Their study found that the four basic ingredients for ripe old age are: work, marriage, children and a lot of talking. The person they profile remains literally "alive" as part of an intricate web of human contacts.

This isn't exclusively a Russian discovery. Working from the opposite point of view - a diagnosis of death and disease - Dr. James Lynch published a book this summer on the medical effects of loneliness. After labeling it somewhat melodramatically "The Broken Heart," he reports that "If we do not live together, we will die - prematurely - alone."

It all sounds a bit like a Woody Allen joke directed at the lonely. Not only are you going to be over much too soon.

Now all this recent talk about loneliness and health may be a good antidote to the Live-Alone-and-Love-It rash of self-help books, but no one seems to have a cure for loneliness, let alone an immunization plan.

It seems to me, rather, that in one way or another we live in a society that continues to choose loneliness.
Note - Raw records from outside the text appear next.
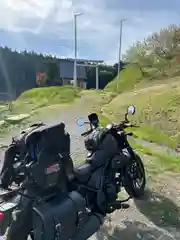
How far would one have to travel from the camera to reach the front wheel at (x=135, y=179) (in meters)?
4.11

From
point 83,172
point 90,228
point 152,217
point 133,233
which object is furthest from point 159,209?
point 90,228

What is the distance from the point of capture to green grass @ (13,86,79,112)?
1505cm

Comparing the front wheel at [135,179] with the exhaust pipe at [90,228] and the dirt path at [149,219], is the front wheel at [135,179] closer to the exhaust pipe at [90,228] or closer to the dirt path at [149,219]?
the dirt path at [149,219]

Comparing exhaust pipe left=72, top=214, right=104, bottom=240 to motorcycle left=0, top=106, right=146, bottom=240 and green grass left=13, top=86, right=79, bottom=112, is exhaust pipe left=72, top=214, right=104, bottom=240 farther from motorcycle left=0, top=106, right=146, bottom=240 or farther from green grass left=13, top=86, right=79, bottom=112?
green grass left=13, top=86, right=79, bottom=112

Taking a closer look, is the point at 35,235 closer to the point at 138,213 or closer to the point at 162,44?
the point at 138,213

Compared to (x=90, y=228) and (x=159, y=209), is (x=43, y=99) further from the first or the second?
(x=90, y=228)

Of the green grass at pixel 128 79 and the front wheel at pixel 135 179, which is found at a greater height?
the green grass at pixel 128 79

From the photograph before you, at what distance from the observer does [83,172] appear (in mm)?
3480

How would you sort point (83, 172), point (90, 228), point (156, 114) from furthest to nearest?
1. point (156, 114)
2. point (83, 172)
3. point (90, 228)

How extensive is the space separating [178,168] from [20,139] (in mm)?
3700

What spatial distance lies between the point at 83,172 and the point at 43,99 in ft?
45.2

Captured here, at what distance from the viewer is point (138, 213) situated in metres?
3.96

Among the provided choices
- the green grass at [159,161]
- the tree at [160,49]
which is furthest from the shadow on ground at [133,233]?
the tree at [160,49]

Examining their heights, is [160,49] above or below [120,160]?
above
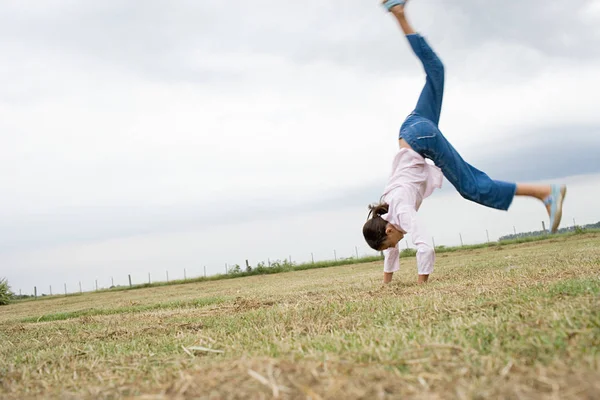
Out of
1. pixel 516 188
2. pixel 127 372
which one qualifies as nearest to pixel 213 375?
pixel 127 372

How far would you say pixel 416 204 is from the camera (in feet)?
18.6

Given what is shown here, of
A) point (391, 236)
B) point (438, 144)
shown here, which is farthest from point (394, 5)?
point (391, 236)

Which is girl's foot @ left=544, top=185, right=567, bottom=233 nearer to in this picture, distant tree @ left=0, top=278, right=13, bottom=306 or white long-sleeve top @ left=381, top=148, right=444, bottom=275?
white long-sleeve top @ left=381, top=148, right=444, bottom=275

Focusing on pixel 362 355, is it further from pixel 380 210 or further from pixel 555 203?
pixel 380 210

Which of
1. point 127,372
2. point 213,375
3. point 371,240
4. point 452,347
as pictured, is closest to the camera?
point 213,375

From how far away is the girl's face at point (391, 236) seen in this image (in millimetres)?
5555

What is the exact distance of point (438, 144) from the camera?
460 centimetres

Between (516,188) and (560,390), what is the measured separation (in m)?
3.31

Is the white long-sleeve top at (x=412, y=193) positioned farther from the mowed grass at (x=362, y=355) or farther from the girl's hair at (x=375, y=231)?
the mowed grass at (x=362, y=355)

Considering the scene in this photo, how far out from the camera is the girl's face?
18.2ft

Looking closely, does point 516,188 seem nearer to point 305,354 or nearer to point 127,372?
point 305,354

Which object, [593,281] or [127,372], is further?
[593,281]

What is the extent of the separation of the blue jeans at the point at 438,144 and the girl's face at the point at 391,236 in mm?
1095

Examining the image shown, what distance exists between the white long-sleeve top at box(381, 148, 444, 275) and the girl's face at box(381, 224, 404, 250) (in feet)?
0.18
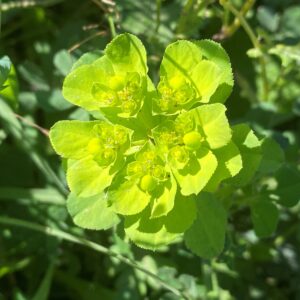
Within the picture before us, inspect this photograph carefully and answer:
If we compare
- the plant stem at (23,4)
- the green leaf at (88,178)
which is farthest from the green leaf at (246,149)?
the plant stem at (23,4)

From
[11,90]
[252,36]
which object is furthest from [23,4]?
[252,36]

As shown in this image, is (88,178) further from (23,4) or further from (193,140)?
(23,4)

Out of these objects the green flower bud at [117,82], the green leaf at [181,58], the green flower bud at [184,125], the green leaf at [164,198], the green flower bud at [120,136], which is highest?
the green flower bud at [117,82]

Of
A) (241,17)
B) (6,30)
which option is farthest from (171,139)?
(6,30)

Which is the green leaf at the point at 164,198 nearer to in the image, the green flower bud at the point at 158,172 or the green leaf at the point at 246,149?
the green flower bud at the point at 158,172

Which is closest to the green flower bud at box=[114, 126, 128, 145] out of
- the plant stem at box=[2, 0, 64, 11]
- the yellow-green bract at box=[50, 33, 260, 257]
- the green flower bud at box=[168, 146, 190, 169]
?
the yellow-green bract at box=[50, 33, 260, 257]
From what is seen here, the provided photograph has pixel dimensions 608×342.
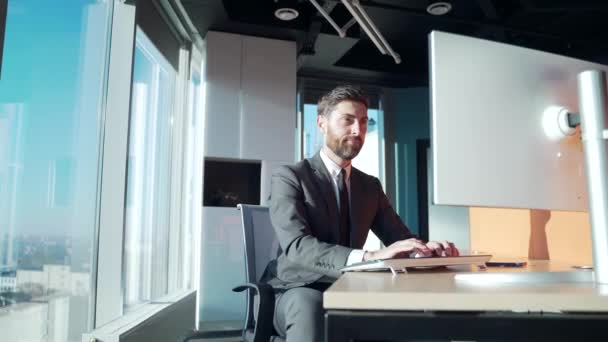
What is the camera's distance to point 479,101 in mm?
899

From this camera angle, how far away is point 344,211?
1.68m

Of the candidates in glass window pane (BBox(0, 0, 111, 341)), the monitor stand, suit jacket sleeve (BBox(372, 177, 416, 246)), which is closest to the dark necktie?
suit jacket sleeve (BBox(372, 177, 416, 246))

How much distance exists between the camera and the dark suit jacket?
1279 millimetres

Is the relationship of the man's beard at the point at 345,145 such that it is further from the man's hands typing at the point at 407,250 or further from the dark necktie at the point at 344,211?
the man's hands typing at the point at 407,250

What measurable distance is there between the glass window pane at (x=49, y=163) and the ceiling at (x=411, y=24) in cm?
164

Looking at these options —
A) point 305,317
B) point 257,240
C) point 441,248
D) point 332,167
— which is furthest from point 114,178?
point 441,248

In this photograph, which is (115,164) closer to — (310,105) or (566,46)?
(310,105)

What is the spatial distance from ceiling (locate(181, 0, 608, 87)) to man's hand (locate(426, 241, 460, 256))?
2.83 m

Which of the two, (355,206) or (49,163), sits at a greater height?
(49,163)

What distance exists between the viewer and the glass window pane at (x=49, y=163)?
5.86ft

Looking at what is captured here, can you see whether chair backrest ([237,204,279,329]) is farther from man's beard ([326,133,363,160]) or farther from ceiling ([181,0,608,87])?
ceiling ([181,0,608,87])

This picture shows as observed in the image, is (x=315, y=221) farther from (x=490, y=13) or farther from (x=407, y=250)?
(x=490, y=13)

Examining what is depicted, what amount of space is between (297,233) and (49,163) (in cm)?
134

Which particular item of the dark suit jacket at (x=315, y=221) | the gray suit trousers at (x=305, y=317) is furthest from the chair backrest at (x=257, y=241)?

In fact, as Philip Slater wrote a few years ago, we may pursue it.

Of course, we don't always call it loneliness. We label it independence, freedom, mobility, privacy. In their names, we move constantly, buy houses with our own half acres, put our children in their own rooms, choose anonymous supermarkets over corner stores, and cherish "private spaces" over community.
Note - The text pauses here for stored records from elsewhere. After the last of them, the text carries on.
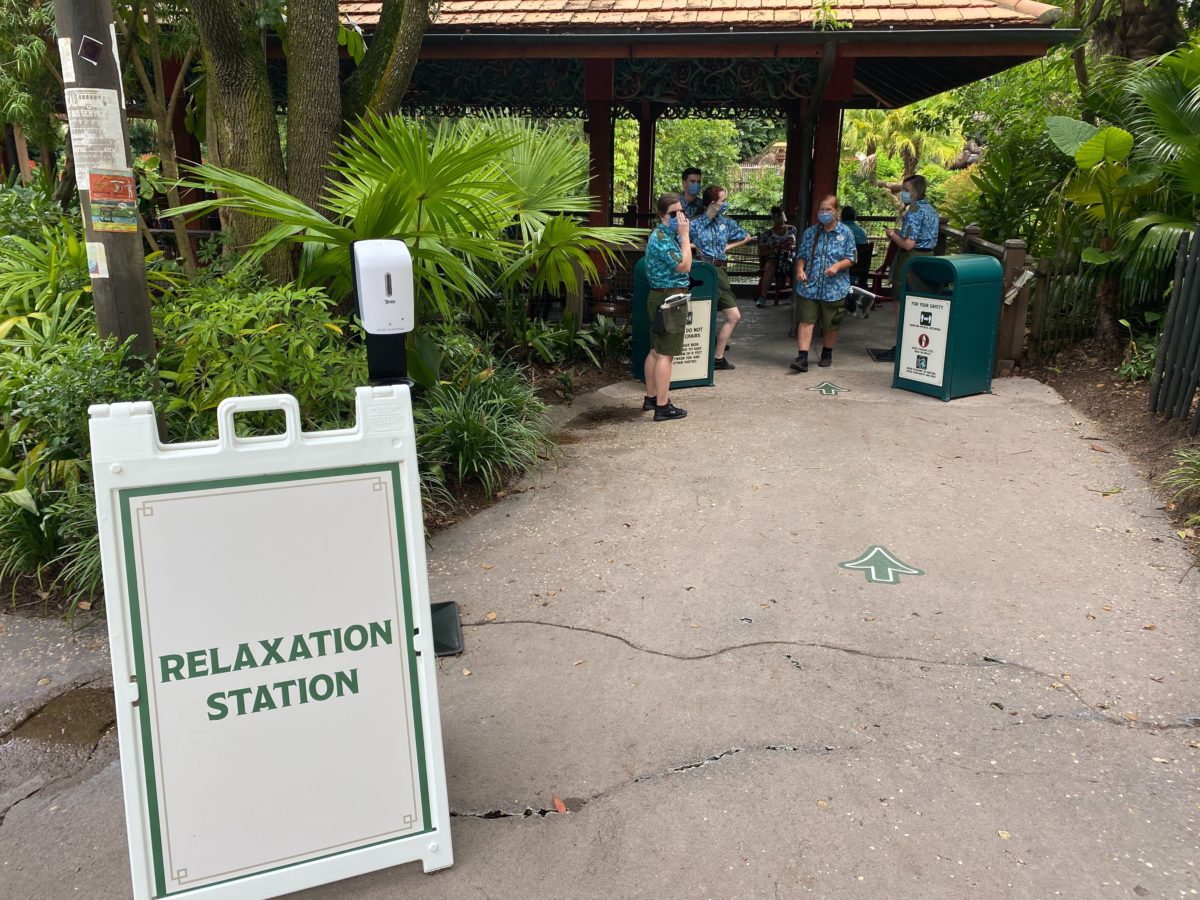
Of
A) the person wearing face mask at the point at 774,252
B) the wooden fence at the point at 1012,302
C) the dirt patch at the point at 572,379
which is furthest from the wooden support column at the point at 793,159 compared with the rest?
the dirt patch at the point at 572,379

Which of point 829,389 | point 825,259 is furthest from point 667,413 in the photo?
point 825,259

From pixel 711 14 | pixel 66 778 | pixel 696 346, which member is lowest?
pixel 66 778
We protect the rights of "individuals" and do not interfere with each other.

The only exception to the rule against intrusion (which is also intimacy) is in love and mating. But even that connection is a limited one. When our marriages end - as they all do - in death or divorce, we're alone again.
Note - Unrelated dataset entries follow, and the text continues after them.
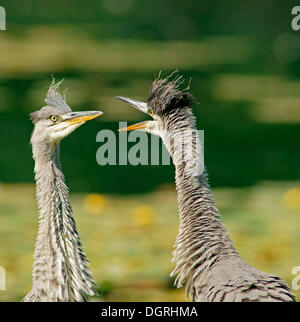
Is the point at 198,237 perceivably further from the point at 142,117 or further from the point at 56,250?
the point at 142,117

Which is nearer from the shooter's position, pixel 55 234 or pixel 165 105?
pixel 55 234

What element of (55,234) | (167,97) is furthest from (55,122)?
(167,97)

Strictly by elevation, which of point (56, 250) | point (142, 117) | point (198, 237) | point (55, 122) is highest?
point (142, 117)

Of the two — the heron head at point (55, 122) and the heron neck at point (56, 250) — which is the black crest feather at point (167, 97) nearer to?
the heron head at point (55, 122)

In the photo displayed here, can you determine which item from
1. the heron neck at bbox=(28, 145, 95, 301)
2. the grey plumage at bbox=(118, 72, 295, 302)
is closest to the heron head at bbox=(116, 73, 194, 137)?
the grey plumage at bbox=(118, 72, 295, 302)

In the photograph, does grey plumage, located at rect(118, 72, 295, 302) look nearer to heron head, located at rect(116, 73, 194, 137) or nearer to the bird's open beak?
heron head, located at rect(116, 73, 194, 137)

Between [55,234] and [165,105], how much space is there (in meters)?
1.24

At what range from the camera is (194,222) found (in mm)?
5145

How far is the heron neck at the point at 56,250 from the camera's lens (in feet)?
15.9

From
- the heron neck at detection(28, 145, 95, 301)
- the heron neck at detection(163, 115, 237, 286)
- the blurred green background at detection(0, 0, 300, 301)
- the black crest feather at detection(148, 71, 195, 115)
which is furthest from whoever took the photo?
the blurred green background at detection(0, 0, 300, 301)

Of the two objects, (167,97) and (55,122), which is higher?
(167,97)

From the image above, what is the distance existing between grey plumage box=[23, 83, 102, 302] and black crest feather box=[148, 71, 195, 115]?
0.62 m

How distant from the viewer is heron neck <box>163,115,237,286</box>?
502cm

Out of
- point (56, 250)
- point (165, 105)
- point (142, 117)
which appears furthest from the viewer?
point (142, 117)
Only the most callous would suggest that the 12 million widows and one million widowers have chosen loneliness. Still, to one degree or another, most of the widowed who are financially able to live alone chose that life rather than one with children, relatives, roommates or others.

The divorced are more conscious of having chosen to live alone - not as a free choice, nor a first choice, but as an alternative to the disastrous togetherness they've known. They, too, may often hope for a re-mating. But for a time they choose "peace" over "compromise" and "loneliness" over "friction."

Now I am aware that being alone isn't necessarily being lonely, and that one can be "lonely in a crowd" and lonely in a marriage. I can trip over these definitions as quickly as anyone.

There are people who live as mates leaving each other room to breathe and to respect their differences. There are people who live alone with a web of friends and caring associations that provide them with warmth and support.

On the whole, however, loneliness is to living alone as conflict is to living together. It's the bad news, the unhappy side effect that comes to one degree or another out of the basic situation.

This is a society in which people in the name of independence often choose aloneness with its occasional attacks of loneliness over togetherness with its conflicts and its infringement on the "individual." They choose the freedom to whatever they want to do by themselves without interference. And that is fine, unless or course, what they want to do is to be with someone else.

In that sense, they choose loneliness. For better? For worse? I know one thing. Among older people you hear less about independence and more about loneliness.

Now Dr. Lynch says that loneliness is had for your health. The Russians say that human connections will lengthen your life. But they have no cure for something that we seem to choose. We are addicted to this hazard. We pick it up at the counters of our culture, just like a package of cigarettes.